Mark Tuttle points us to this project by Martijn Schuemie and Patrick Ryan:
Large-Scale Population-Level Evidence Generation
Objective: Generate evidence for the comparative effectiveness for each pairwise comparison of depression treatments for a set of outcomes of interest.
Rationale: In current practice, most comparative effectiveness questions are answered individually in a study per question. This is problematic because the slow pace at which evidence is generated, but also invites reporting and publishing only those studies where the result is ‘statistically significant’, leading to an underestimation of the true number of tests performed when correcting for multiple testing. This process is known as publication bias. Moreover, these studies typically do not include the evidence needed to interpret the study results, such as empirical estimates of residual bias inherent to the study design and data used. A solution to these problems is to perform a large set of comparative effectiveness analyses in one study, where each analysis adheres to current best practices. One of these best practices that we’ll follow is to use large scale propensity models to adjust for confounding. Another best practice that this study will follow is that each analysis will include a large set of negative and positive control outcomes (outcomes that are respectively not known or known to be cause by one exposure more than the other). In this study we would like to demonstrate the feasibility of generating population-level estimates at scale by focusing on on disease: depression. We perform every possible pairwise comparison between depression treatments for a large set of outcomes of interest. Most of these outcomes are generic safety outcomes, but some outcomes are related more specifically to the effectiveness of antidepressant treatment.

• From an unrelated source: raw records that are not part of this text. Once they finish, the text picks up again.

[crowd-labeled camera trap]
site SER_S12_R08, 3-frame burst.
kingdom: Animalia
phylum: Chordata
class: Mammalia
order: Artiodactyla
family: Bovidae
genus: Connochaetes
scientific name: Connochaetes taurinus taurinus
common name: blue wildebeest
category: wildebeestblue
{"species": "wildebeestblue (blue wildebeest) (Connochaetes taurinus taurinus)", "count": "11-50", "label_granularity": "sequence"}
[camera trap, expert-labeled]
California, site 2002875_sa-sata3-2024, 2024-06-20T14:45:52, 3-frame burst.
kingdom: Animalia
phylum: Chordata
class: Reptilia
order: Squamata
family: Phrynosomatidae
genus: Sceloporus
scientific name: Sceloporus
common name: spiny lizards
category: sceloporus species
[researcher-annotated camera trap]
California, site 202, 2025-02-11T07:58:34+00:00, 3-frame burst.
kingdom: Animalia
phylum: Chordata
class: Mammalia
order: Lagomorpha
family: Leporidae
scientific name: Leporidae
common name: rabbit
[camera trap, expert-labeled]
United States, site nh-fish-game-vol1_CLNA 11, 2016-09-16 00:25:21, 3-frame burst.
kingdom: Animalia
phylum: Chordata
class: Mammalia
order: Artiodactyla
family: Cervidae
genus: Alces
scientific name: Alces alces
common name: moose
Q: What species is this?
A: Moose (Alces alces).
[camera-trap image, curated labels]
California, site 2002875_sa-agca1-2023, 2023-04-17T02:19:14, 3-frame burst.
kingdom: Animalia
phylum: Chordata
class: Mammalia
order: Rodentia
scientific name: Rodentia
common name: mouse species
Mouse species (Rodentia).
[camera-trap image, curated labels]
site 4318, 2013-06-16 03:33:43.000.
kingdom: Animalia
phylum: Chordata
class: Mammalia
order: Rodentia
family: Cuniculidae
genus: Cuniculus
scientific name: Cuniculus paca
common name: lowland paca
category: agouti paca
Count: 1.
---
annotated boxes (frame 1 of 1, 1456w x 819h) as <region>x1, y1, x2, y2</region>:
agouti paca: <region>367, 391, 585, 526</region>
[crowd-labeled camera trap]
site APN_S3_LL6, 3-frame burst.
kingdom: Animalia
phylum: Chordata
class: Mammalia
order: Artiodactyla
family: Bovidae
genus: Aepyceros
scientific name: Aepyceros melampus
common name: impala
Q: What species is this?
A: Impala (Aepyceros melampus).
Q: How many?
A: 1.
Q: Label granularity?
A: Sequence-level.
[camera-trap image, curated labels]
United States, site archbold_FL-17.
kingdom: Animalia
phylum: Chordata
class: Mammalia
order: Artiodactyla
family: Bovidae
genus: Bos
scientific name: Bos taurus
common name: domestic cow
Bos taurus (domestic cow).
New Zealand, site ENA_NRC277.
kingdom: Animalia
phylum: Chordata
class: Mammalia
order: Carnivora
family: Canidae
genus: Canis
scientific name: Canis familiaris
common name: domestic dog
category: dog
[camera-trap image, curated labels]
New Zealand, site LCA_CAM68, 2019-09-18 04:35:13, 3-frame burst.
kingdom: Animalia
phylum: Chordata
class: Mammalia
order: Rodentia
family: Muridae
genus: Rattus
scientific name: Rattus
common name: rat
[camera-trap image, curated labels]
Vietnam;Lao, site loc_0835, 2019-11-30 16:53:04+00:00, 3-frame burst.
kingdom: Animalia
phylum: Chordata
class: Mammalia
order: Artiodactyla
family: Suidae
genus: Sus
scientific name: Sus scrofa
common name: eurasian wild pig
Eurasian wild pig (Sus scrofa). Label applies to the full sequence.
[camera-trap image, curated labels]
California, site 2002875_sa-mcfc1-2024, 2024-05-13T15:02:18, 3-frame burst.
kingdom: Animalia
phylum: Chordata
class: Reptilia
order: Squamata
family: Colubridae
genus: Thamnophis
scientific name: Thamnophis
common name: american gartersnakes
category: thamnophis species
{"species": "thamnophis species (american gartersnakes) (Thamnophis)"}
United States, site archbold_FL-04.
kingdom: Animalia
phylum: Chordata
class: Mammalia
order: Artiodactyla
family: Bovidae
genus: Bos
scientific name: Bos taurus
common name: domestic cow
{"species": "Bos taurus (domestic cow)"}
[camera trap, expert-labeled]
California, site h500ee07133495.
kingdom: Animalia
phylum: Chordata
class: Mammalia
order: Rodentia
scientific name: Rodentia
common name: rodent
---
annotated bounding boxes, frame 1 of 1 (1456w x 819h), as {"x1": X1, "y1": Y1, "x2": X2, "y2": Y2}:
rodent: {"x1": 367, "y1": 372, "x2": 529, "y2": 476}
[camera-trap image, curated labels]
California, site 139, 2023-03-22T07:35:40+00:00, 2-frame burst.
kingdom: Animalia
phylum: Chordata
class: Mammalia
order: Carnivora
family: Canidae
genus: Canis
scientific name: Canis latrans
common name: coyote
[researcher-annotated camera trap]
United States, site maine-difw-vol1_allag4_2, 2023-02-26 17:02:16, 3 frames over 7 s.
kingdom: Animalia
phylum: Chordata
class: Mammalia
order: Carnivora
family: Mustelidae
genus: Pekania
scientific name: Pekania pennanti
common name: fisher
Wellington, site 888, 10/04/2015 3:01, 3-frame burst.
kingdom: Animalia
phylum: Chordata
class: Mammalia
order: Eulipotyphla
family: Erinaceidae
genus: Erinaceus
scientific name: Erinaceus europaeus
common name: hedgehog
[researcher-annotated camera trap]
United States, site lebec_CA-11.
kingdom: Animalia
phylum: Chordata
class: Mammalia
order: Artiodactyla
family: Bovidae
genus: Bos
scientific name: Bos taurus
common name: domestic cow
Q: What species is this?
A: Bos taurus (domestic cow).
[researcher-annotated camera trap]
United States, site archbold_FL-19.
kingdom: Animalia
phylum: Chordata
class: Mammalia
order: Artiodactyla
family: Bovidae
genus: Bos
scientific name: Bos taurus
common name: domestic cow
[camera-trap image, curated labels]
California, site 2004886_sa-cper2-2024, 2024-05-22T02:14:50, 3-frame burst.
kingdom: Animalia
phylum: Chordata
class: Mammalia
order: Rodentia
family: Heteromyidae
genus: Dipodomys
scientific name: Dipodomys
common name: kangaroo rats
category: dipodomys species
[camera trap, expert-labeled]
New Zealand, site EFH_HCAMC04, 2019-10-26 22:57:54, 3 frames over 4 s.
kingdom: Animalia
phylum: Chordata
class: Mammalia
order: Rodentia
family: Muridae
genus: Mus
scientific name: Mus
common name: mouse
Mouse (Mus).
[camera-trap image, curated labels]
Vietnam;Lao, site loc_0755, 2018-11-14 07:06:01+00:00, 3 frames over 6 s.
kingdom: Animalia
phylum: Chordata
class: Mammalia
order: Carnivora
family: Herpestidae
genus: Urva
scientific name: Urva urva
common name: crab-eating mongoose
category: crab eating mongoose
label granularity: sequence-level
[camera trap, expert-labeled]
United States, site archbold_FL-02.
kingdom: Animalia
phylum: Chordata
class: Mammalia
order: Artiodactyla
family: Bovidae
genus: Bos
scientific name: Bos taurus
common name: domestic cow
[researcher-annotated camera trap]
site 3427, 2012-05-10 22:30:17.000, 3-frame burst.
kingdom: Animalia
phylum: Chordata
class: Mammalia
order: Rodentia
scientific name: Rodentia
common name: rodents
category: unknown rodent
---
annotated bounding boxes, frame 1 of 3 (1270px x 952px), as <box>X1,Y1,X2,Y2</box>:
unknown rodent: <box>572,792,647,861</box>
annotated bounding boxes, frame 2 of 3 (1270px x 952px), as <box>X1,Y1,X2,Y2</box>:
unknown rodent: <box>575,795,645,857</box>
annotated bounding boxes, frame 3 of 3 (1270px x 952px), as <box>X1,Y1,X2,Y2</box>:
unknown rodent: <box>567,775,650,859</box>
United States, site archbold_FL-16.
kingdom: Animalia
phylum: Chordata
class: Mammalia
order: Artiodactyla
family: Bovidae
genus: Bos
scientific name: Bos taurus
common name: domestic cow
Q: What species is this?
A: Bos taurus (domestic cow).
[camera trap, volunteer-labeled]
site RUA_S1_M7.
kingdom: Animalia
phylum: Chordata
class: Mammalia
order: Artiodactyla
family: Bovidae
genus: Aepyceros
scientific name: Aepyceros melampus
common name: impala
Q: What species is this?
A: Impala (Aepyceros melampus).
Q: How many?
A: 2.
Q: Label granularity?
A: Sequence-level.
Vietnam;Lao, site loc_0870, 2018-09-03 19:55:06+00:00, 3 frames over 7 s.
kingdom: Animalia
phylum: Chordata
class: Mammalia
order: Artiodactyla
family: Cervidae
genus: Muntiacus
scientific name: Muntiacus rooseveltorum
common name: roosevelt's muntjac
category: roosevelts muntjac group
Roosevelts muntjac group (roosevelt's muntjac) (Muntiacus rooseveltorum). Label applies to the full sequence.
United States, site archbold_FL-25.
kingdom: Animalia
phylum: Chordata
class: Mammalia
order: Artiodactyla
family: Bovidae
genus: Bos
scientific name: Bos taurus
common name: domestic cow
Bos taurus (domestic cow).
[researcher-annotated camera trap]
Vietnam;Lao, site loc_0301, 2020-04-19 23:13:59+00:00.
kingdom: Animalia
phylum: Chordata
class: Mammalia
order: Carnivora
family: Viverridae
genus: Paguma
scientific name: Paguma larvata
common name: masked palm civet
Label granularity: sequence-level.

I don’t know anything about depression treatments, so all I have to offer is the general suggestion of analyzing all these comparisons together using a multilevel model, as discussed in this 2011 paper with Hill and Yajima. Then you get all the comparisons automatically.
> Then you get all the comparisons automatically.
I still haven’t quite figured out how to do this “automatically” in a Bayesian multilevel model. Imagine I have a treatment or control condition (X) and then a bunch of covariates (Z): gender (2 levels), education (5 levels), race (4 levels), political party (3 levels), income (5 levels).
Option 1: We could make a grouping variable of every combination, for 600 unique groups. The rstanarm::stan_lmer code would be: y ~ x + (1 + x | group). We could look at the random slope coefficient of x and see which groups we are confident there is an effect vs. not, or do specific contrasts in comparing groups. However: (a) This doesn’t lead itself to easily looking at marginal comparisons, such as men, black men, white women democrats, high income people, and (b) the groups become very sparse—some might have only 1 person in the group, making the calculation of a slope for that group impossible.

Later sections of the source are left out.